Rows of spatial question data
## START
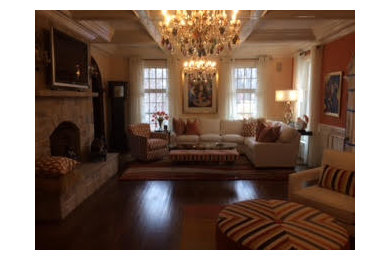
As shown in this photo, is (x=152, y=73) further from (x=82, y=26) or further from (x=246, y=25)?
(x=246, y=25)

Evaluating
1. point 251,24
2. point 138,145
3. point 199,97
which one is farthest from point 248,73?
point 138,145

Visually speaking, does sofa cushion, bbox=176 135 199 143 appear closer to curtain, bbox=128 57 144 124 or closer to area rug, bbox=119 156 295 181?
area rug, bbox=119 156 295 181

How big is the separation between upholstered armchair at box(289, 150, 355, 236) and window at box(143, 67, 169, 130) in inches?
201

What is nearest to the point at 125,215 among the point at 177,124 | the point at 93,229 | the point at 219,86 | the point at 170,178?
the point at 93,229

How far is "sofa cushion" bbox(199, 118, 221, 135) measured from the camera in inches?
283

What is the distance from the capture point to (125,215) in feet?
10.7

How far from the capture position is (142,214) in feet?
10.8

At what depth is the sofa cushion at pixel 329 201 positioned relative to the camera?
254 centimetres

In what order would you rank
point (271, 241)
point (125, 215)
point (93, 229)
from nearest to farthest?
point (271, 241) → point (93, 229) → point (125, 215)

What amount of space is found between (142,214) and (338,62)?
4.24m

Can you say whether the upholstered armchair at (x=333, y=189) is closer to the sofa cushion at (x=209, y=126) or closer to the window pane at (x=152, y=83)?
the sofa cushion at (x=209, y=126)

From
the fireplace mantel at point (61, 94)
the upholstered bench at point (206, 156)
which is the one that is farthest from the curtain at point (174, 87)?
the fireplace mantel at point (61, 94)

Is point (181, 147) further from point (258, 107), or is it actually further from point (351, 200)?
point (351, 200)
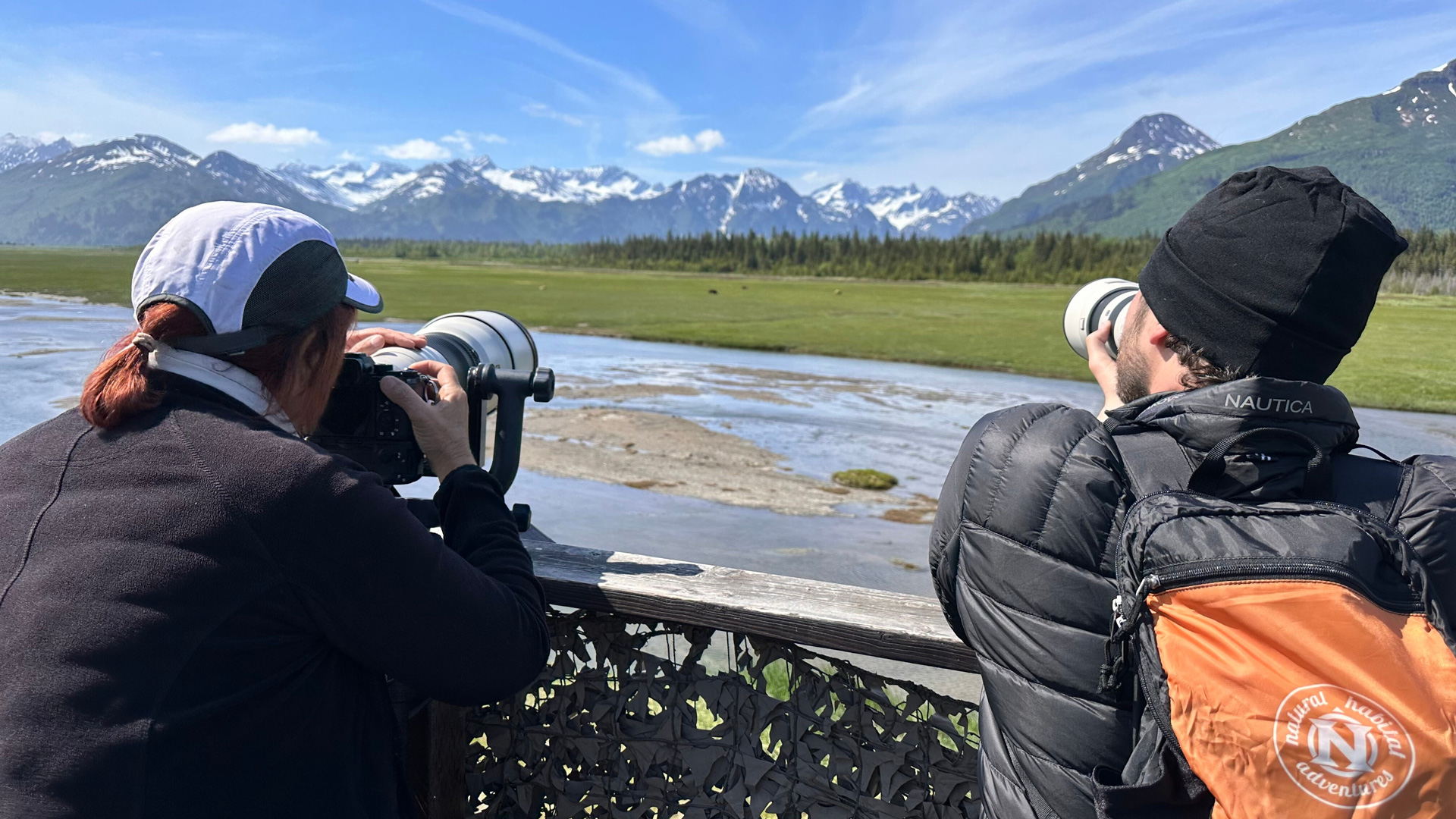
## END
**Instructions for the task:** Copy all of the data above word for word, but leave out the pictures.

**Task output:**
As shown in this photo, is (x=152, y=73) further from (x=82, y=26) or further from (x=246, y=25)?
(x=246, y=25)

Evaluating
1. point 251,24
2. point 138,145
3. point 199,97
which one is farthest from point 248,73?
point 138,145

Visually speaking, does sofa cushion, bbox=176 135 199 143 appear closer to curtain, bbox=128 57 144 124 or closer to area rug, bbox=119 156 295 181?
area rug, bbox=119 156 295 181

How big is the separation between upholstered armchair at box(289, 150, 355, 236) and window at box(143, 67, 169, 130) in inches?
201

What is nearest to the point at 125,215 among the point at 177,124 | the point at 93,229 | the point at 219,86 | the point at 170,178?
the point at 93,229

How far is "sofa cushion" bbox(199, 118, 221, 135) measured from the camera in inches?
283

What is the distance from the capture point to (125,215) in feet?
10.7

How far from the capture position is (142,214) in feet?
10.8

At what depth is the sofa cushion at pixel 329 201 positioned relative to the camera?
254 centimetres

In what order would you rank
point (271, 241)
point (125, 215)
point (93, 229)
from nearest to farthest?
point (271, 241) → point (93, 229) → point (125, 215)

What amount of space is found between (142,214) and (338,62)?
4.24m

Can you say whether the upholstered armchair at (x=333, y=189) is closer to the sofa cushion at (x=209, y=126) or closer to the window pane at (x=152, y=83)?
the sofa cushion at (x=209, y=126)

From
the fireplace mantel at point (61, 94)
the upholstered bench at point (206, 156)
which is the one that is farthest from the curtain at point (174, 87)?
the fireplace mantel at point (61, 94)

Is point (181, 147) further from point (258, 107), or is it actually further from point (351, 200)?
point (351, 200)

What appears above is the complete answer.